** WHAT THE EXERCISE ASKS **
Convert the lines from the one containing "From this view, in" through the one containing "4. the car rear bumper", inclusive, into a JSON list of strings with one string per line and blank lines omitted.

Rows from a dataset on spatial reasoning:

· · · · · · ·

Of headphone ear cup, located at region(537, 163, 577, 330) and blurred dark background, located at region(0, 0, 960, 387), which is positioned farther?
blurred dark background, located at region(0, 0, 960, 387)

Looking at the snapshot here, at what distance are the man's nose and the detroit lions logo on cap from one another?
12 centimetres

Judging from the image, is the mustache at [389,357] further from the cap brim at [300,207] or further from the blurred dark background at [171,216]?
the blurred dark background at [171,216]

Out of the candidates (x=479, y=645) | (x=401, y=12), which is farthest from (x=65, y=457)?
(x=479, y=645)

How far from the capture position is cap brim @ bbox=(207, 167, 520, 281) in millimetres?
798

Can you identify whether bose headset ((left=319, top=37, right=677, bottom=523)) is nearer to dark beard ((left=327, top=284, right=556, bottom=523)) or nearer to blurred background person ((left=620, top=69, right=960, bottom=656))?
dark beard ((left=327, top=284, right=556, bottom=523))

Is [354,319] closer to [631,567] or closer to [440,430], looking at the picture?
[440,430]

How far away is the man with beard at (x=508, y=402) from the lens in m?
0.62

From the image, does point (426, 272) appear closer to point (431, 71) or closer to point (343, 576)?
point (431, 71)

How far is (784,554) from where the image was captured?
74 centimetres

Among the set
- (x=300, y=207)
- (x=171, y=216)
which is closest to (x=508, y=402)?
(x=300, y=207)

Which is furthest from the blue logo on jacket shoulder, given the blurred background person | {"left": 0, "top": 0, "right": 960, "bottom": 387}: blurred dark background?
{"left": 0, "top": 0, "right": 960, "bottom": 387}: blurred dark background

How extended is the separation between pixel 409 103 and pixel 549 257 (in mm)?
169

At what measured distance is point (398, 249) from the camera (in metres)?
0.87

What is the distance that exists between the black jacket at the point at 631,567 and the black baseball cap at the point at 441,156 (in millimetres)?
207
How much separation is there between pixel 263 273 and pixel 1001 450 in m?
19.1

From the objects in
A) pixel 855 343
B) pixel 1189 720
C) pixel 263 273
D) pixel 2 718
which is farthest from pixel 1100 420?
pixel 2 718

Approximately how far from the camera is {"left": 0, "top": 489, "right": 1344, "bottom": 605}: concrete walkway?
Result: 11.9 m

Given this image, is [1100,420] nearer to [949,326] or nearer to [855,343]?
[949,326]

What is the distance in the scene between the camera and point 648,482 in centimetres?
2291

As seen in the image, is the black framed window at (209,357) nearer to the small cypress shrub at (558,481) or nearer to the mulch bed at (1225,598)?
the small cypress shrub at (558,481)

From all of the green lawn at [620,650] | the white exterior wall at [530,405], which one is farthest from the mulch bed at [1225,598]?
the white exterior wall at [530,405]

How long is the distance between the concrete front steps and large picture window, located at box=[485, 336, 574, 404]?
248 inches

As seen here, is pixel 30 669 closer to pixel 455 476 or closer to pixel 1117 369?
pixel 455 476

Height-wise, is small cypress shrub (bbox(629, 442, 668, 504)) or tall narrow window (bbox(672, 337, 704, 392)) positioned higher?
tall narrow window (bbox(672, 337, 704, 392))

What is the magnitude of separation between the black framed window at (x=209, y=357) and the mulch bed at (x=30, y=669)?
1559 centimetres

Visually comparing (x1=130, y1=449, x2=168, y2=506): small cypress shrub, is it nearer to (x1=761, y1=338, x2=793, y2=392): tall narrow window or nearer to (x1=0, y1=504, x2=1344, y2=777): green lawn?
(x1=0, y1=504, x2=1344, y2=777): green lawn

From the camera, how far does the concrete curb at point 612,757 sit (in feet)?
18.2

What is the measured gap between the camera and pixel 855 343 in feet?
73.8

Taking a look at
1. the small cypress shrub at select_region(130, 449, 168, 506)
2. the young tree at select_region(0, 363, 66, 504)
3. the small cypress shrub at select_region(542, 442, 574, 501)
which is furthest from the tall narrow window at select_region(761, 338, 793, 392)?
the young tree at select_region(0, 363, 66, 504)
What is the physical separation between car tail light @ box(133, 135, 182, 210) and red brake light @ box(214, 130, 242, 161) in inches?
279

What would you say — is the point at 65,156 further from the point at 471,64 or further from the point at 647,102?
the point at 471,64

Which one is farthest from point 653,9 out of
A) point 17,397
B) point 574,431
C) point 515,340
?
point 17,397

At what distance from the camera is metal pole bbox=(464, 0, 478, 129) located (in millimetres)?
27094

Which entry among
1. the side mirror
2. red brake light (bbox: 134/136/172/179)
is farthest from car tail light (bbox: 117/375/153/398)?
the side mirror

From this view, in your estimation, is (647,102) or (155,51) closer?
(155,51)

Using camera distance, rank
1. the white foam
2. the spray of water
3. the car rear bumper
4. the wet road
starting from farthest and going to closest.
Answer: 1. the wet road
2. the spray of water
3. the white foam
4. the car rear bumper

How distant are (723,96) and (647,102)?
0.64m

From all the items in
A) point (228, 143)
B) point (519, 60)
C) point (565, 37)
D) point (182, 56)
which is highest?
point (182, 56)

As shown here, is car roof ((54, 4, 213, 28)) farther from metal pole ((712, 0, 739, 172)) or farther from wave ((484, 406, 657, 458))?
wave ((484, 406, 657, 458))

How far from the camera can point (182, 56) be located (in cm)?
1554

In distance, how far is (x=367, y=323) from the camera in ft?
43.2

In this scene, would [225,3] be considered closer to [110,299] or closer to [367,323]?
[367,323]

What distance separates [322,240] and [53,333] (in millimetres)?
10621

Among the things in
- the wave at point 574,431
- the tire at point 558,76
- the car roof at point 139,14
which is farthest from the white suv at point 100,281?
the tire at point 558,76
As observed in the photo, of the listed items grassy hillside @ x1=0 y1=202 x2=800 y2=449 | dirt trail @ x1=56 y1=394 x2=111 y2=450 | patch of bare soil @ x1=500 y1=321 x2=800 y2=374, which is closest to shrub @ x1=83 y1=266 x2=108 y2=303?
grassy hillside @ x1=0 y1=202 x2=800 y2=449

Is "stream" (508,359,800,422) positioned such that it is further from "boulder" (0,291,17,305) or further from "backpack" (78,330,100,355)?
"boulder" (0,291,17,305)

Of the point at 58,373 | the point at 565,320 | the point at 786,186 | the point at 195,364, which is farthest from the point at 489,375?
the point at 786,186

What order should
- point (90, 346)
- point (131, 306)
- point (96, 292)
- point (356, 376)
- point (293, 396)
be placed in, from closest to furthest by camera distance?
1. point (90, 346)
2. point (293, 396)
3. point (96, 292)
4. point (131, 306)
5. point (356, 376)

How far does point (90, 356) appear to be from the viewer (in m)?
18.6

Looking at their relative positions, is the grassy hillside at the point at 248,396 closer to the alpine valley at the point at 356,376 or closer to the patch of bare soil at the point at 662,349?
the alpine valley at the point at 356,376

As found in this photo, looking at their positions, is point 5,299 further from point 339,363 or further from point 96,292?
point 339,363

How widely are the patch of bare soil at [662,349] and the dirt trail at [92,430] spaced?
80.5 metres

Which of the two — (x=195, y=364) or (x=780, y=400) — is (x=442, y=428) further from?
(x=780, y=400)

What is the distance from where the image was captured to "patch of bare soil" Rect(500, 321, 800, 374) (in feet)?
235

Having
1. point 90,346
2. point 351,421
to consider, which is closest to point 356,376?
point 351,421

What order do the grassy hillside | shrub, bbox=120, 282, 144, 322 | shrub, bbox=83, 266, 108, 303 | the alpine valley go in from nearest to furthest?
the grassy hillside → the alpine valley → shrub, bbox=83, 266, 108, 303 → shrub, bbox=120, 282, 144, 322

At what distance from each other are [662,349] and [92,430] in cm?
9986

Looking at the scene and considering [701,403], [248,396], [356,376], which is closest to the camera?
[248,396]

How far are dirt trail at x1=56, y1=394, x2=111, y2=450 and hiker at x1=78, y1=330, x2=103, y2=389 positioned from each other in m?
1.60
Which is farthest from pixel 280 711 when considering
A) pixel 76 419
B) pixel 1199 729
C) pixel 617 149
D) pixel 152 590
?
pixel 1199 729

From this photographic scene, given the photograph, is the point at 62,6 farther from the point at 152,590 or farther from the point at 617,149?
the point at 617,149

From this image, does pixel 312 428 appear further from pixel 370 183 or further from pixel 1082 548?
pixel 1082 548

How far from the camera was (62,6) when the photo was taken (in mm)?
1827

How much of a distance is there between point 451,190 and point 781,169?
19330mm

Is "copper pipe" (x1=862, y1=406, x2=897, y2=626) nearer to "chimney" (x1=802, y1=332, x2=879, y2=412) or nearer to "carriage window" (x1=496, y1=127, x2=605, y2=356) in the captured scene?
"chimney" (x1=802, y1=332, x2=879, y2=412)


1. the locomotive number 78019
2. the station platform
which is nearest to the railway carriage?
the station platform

· · · · · · ·

** TASK ANSWER **
[
  "From this view, in your estimation, is (647,102) or (155,51) closer?",
  "(155,51)",
  "Using camera distance, rank",
  "1. the white foam",
  "2. the spray of water",
  "3. the car rear bumper",
  "4. the wet road",
  "starting from farthest and going to closest.",
  "Answer: 1. the wet road",
  "2. the spray of water",
  "3. the white foam",
  "4. the car rear bumper"
]